_Material for the task_:
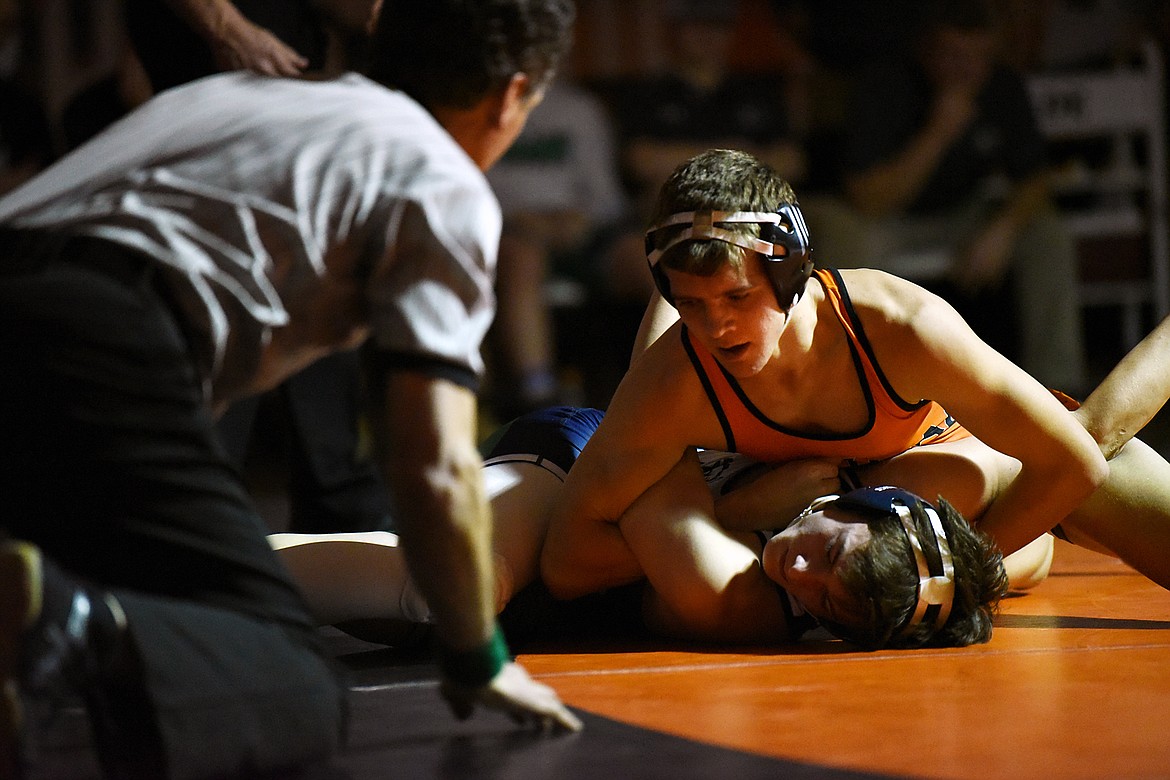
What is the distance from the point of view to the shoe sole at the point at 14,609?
1.53 meters

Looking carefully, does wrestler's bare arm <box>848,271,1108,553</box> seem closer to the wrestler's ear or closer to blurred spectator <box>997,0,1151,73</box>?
the wrestler's ear

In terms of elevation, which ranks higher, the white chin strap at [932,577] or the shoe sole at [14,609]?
the shoe sole at [14,609]

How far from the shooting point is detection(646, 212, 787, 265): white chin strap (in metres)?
2.46

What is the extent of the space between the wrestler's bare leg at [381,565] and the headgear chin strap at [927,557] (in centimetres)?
66

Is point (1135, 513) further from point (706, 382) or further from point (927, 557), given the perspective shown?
point (706, 382)

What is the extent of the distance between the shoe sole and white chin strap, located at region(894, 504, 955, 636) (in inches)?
56.5

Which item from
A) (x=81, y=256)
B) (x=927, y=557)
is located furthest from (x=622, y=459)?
(x=81, y=256)

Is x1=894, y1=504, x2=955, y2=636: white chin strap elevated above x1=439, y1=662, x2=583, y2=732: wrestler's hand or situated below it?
below

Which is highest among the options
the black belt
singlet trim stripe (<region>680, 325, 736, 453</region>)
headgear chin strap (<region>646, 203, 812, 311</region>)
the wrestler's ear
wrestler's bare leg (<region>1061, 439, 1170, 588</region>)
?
the wrestler's ear

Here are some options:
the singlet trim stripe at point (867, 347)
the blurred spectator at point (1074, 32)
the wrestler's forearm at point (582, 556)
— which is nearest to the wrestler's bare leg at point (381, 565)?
the wrestler's forearm at point (582, 556)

_What is needed_:
Rewrite all of the material above, changing every "wrestler's bare leg" to "athlete's bare leg" and keeping everything else the same. Omit the pictures.

_Exercise answer_:
What is the distance from the point of view to the shoe sole at the point at 14,609?
1.53 meters

Looking carefully, does wrestler's bare arm <box>848,271,1108,553</box> seem closer to the wrestler's ear or closer to blurred spectator <box>997,0,1151,73</box>?
the wrestler's ear

In terms of elevation, which ranks higher, the white chin strap at [932,577] or the shoe sole at [14,609]?
the shoe sole at [14,609]

How far from the shooting point is detection(646, 212, 787, 265): white chin strap (in metres)?
2.46

What is the extent of the space between the athlete's bare leg at [381,565] and the headgear chin strap at [927,557] (in centimetres)?
66

Is point (1135, 513) further from point (706, 382) or further from point (927, 557), given the perspective shown?
point (706, 382)

What is the extent of the distance between the shoe sole and white chin strap, located at region(894, 504, 955, 636) (in inches)?
56.5

Which item from
A) (x=81, y=256)
B) (x=927, y=557)
is located furthest from (x=622, y=459)?
(x=81, y=256)

Is x1=894, y1=504, x2=955, y2=636: white chin strap elevated above x1=439, y1=662, x2=583, y2=732: wrestler's hand or situated below it?
below

Which is highest among the options
the black belt
singlet trim stripe (<region>680, 325, 736, 453</region>)
headgear chin strap (<region>646, 203, 812, 311</region>)
the wrestler's ear
athlete's bare leg (<region>1061, 439, 1170, 588</region>)
?
the wrestler's ear

Here are some options:
the singlet trim stripe at point (867, 347)
the blurred spectator at point (1074, 32)
the wrestler's forearm at point (582, 556)
— which is nearest to the athlete's bare leg at point (381, 565)?
the wrestler's forearm at point (582, 556)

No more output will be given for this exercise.